= TASK INSTRUCTIONS =
Give back, unchanged, each line from the one containing "Which item, taken" through the last line of the entries below.

[START OF MATERIAL PROVIDED]

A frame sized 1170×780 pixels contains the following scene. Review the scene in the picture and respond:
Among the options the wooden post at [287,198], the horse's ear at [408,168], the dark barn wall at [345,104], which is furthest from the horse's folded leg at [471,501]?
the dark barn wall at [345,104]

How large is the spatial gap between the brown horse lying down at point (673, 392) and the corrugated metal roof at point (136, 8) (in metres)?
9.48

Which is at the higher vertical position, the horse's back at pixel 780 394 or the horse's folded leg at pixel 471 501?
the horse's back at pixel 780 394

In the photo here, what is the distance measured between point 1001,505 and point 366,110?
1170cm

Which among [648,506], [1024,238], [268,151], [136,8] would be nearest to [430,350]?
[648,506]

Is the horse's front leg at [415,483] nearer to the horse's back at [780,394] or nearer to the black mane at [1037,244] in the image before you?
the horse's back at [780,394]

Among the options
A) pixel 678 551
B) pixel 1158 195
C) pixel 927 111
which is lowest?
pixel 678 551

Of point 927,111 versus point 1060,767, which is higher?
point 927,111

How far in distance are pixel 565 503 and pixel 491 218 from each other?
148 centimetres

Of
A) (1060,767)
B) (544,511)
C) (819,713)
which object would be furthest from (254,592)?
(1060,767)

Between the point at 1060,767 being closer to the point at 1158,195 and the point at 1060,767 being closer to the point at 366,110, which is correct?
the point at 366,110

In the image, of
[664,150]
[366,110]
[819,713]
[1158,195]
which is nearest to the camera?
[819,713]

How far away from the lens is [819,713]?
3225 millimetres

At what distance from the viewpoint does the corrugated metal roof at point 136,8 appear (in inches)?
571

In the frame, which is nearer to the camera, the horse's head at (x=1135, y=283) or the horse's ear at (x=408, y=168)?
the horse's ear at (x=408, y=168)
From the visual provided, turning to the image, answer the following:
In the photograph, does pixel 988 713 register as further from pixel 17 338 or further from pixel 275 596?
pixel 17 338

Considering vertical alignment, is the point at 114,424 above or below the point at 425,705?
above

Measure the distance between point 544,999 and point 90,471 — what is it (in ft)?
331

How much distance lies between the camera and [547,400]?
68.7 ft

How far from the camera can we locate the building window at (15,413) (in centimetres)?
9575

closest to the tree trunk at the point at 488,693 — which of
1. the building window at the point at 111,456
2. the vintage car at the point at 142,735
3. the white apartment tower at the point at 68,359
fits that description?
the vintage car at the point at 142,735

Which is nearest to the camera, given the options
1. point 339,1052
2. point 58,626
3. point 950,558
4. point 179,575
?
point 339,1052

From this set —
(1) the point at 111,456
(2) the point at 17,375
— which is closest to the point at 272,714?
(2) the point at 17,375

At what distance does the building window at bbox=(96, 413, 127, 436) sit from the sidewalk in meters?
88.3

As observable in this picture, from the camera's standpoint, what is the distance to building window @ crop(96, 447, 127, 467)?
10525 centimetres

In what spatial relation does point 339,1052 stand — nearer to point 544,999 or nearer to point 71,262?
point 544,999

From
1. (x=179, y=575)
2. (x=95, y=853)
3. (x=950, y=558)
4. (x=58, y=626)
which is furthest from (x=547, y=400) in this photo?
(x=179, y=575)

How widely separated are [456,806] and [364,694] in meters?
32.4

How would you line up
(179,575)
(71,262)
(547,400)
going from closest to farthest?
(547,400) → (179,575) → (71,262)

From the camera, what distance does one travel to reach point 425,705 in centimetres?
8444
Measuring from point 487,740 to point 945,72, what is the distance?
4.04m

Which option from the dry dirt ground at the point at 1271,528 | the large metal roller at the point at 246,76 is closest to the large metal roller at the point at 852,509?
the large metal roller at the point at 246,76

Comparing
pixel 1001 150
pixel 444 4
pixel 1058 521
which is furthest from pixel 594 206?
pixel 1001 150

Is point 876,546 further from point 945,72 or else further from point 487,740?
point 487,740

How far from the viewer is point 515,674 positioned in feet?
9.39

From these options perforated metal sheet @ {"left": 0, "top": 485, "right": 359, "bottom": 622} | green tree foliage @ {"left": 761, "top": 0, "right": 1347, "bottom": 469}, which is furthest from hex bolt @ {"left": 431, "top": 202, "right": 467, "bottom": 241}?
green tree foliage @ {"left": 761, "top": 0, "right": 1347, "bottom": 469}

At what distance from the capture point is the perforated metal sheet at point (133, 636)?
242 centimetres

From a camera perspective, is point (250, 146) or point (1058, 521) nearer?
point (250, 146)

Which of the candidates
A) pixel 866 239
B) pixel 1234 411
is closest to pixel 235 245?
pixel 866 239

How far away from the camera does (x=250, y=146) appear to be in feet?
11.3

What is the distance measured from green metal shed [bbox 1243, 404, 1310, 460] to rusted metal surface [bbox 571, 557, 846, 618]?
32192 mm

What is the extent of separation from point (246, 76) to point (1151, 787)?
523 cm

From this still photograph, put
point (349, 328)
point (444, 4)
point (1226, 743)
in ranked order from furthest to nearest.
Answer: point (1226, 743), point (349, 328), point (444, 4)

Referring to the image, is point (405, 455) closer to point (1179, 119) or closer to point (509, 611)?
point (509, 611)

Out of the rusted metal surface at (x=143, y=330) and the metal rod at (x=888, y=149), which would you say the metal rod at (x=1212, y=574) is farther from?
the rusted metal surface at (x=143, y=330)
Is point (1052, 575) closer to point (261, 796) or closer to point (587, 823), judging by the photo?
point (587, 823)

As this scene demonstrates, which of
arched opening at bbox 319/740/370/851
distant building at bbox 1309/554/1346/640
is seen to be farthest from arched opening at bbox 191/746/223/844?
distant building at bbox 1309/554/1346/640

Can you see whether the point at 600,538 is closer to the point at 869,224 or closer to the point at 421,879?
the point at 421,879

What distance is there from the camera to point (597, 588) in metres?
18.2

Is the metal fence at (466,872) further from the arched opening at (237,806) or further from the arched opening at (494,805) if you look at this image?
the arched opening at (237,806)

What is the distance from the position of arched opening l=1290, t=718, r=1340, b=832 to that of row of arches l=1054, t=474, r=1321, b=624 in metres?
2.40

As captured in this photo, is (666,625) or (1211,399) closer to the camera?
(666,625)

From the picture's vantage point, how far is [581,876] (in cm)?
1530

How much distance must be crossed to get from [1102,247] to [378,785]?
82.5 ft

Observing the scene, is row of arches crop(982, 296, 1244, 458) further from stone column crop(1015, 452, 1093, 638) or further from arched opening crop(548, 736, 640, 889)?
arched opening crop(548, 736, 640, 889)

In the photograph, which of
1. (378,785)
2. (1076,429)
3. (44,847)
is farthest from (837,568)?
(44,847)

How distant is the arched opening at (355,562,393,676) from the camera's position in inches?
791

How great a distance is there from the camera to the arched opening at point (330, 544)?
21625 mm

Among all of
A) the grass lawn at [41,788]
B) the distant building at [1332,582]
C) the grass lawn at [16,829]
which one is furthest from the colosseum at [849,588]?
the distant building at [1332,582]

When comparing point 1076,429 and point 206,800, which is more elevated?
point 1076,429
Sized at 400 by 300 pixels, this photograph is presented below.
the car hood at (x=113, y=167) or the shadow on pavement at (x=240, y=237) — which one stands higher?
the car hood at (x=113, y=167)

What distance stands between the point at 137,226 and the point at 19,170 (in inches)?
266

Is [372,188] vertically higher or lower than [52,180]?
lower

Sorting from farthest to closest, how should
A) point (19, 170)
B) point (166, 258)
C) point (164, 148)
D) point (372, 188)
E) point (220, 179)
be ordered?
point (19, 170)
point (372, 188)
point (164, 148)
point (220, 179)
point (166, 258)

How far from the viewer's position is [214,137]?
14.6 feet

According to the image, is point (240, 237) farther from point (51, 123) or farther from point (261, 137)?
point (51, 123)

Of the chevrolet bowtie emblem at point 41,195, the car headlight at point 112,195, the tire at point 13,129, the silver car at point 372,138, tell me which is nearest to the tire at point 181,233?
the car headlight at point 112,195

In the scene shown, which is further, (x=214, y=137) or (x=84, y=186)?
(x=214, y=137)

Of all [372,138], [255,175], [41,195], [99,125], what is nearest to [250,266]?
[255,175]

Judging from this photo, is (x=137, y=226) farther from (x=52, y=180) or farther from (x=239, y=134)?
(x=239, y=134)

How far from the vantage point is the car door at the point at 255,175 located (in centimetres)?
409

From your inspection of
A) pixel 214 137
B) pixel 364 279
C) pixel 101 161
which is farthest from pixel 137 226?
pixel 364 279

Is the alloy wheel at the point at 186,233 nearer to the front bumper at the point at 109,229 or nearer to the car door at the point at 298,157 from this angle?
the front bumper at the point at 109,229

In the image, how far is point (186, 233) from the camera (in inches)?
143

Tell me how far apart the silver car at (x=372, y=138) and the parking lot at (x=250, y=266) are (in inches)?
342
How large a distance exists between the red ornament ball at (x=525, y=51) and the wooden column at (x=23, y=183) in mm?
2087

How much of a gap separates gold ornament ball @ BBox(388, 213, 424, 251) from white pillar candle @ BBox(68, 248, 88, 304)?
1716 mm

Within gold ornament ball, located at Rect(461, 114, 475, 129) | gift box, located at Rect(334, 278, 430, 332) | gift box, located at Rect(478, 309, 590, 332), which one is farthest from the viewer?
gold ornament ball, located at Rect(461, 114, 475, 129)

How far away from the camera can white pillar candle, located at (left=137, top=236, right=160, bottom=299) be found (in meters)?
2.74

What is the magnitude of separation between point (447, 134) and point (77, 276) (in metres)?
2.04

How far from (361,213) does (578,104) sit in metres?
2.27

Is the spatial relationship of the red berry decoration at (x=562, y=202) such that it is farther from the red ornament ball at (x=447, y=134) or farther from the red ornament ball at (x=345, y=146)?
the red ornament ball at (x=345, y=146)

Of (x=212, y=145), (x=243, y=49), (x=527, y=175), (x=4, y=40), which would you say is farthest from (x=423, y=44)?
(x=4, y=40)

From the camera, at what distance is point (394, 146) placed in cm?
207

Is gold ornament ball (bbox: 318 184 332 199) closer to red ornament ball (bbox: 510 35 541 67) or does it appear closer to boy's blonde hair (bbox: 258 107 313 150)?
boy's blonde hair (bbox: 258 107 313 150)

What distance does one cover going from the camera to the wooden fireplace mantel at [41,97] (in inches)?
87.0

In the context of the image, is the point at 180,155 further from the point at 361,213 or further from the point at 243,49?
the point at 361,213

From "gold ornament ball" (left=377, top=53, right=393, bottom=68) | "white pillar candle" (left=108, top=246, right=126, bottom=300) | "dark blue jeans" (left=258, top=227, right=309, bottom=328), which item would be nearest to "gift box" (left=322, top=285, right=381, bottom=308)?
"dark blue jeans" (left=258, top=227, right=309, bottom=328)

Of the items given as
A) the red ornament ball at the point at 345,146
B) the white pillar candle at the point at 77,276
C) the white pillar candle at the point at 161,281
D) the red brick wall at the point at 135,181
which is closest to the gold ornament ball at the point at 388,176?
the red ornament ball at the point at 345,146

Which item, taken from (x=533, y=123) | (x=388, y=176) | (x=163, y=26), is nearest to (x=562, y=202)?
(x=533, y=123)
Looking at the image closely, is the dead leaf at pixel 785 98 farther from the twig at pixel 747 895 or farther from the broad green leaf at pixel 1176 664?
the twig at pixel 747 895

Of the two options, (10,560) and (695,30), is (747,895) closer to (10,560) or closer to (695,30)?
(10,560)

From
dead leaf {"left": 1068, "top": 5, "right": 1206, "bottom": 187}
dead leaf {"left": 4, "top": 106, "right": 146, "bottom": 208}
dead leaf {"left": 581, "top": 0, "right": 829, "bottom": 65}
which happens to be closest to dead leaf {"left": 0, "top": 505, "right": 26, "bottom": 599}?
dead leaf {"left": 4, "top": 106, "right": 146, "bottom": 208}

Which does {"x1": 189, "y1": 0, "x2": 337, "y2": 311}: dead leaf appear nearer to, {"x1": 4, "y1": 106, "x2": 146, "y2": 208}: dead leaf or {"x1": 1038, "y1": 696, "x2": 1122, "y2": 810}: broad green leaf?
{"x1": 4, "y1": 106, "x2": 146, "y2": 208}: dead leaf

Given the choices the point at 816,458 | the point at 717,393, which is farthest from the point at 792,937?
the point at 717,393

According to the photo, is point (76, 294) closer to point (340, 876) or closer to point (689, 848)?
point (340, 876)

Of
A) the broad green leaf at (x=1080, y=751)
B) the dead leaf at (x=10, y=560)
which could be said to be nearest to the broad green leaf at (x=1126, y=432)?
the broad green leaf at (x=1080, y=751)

[END OF MATERIAL PROVIDED]

= FULL ANSWER =
Which item, taken from (x=533, y=123) | (x=388, y=176) | (x=163, y=26), is nearest to (x=562, y=202)?
(x=533, y=123)
Looking at the image closely, is the dead leaf at pixel 785 98 farther from the twig at pixel 747 895 or farther from the broad green leaf at pixel 1176 664?
the twig at pixel 747 895

Of the two options, (10,560) and (695,30), is (747,895) closer to (10,560) or closer to (695,30)?
(10,560)

From
dead leaf {"left": 1068, "top": 5, "right": 1206, "bottom": 187}
dead leaf {"left": 4, "top": 106, "right": 146, "bottom": 208}
dead leaf {"left": 581, "top": 0, "right": 829, "bottom": 65}
which happens to be closest to dead leaf {"left": 0, "top": 505, "right": 26, "bottom": 599}?
dead leaf {"left": 4, "top": 106, "right": 146, "bottom": 208}

Which does {"x1": 189, "y1": 0, "x2": 337, "y2": 311}: dead leaf appear nearer to, {"x1": 4, "y1": 106, "x2": 146, "y2": 208}: dead leaf or {"x1": 1038, "y1": 696, "x2": 1122, "y2": 810}: broad green leaf?
{"x1": 4, "y1": 106, "x2": 146, "y2": 208}: dead leaf

Given the choices the point at 816,458 | the point at 717,393, which is farthest from the point at 792,937?
the point at 717,393

According to the photo, is point (76, 294) closer to point (340, 876) or closer to point (689, 848)?
point (340, 876)

Of
A) the broad green leaf at (x=1080, y=751)
B) the dead leaf at (x=10, y=560)
which could be said to be nearest to the broad green leaf at (x=1126, y=432)?
the broad green leaf at (x=1080, y=751)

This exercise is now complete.